> What is being asked
Rewrite the captions of the rows below, replacing "Bronze" with "Brass" and leaving everything else unchanged. Give only the text, without the pictures.
============
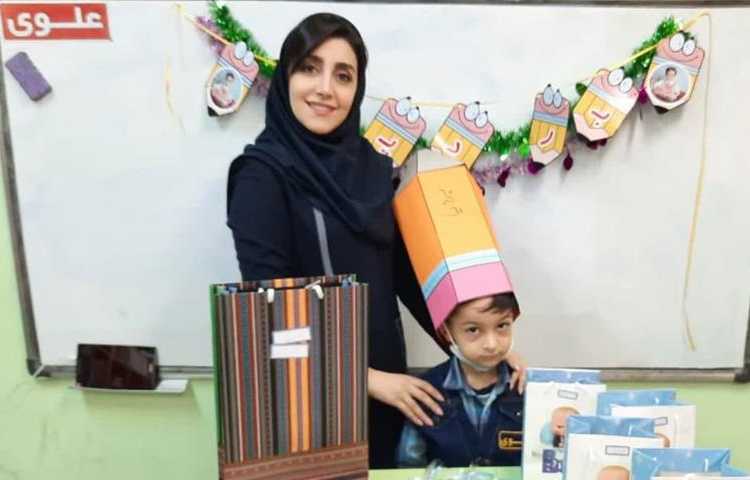 جشن اسم دانش آموزان پایه اول 4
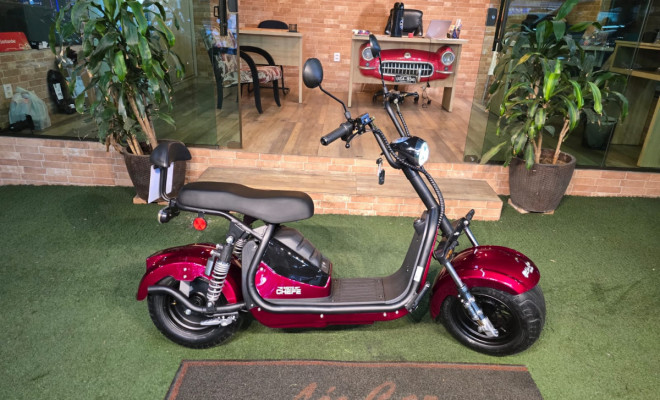 Scooter Elétrica S9 1000W Zero KM Elétrico-0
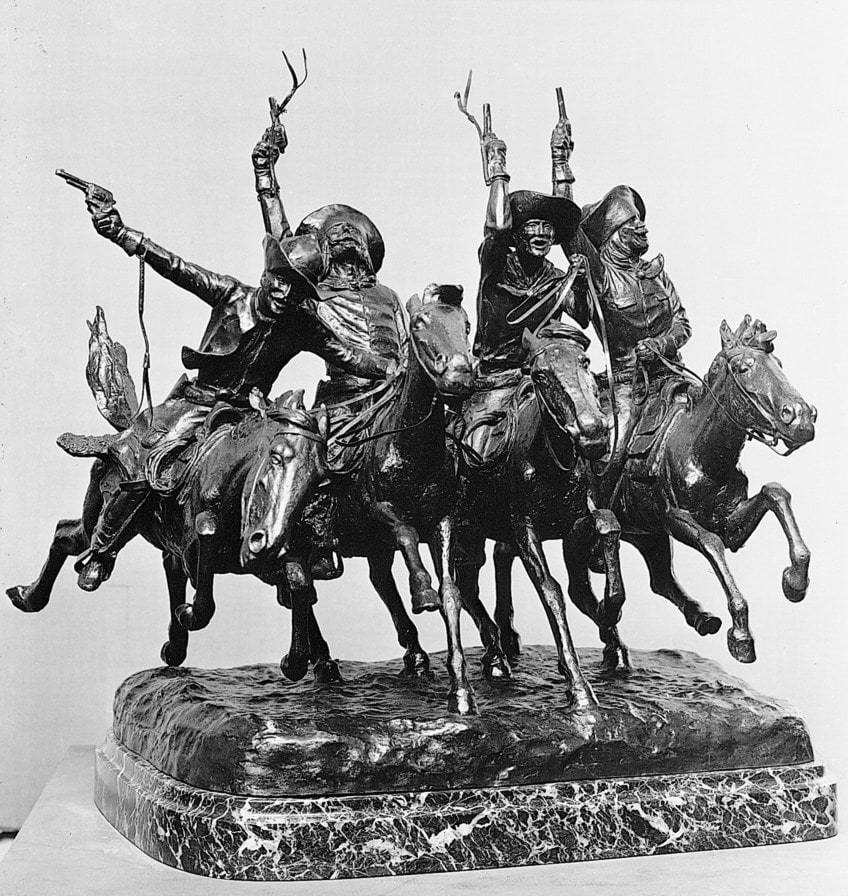 Frederic Remington Bronze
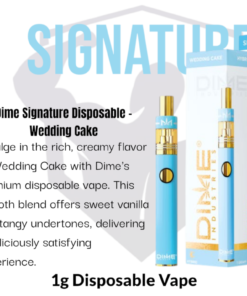 Dime Industries: Wedding Cake 1000mg All in One Device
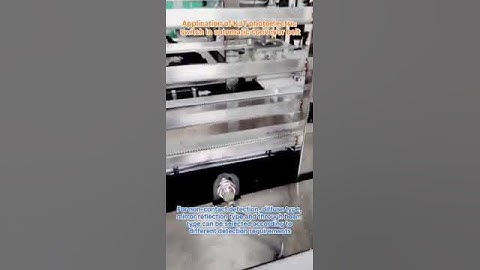 Application of KJT photoelectric switch in automatic conveyor belt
============
> Output of the exercise
 جشن اسم دانش آموزان پایه اول 4
 Scooter Elétrica S9 1000W Zero KM Elétrico-0
 Frederic Remington Brass
 Dime Industries: Wedding Cake 1000mg All in One Device
 Application of KJT photoelectric switch in automatic conveyor belt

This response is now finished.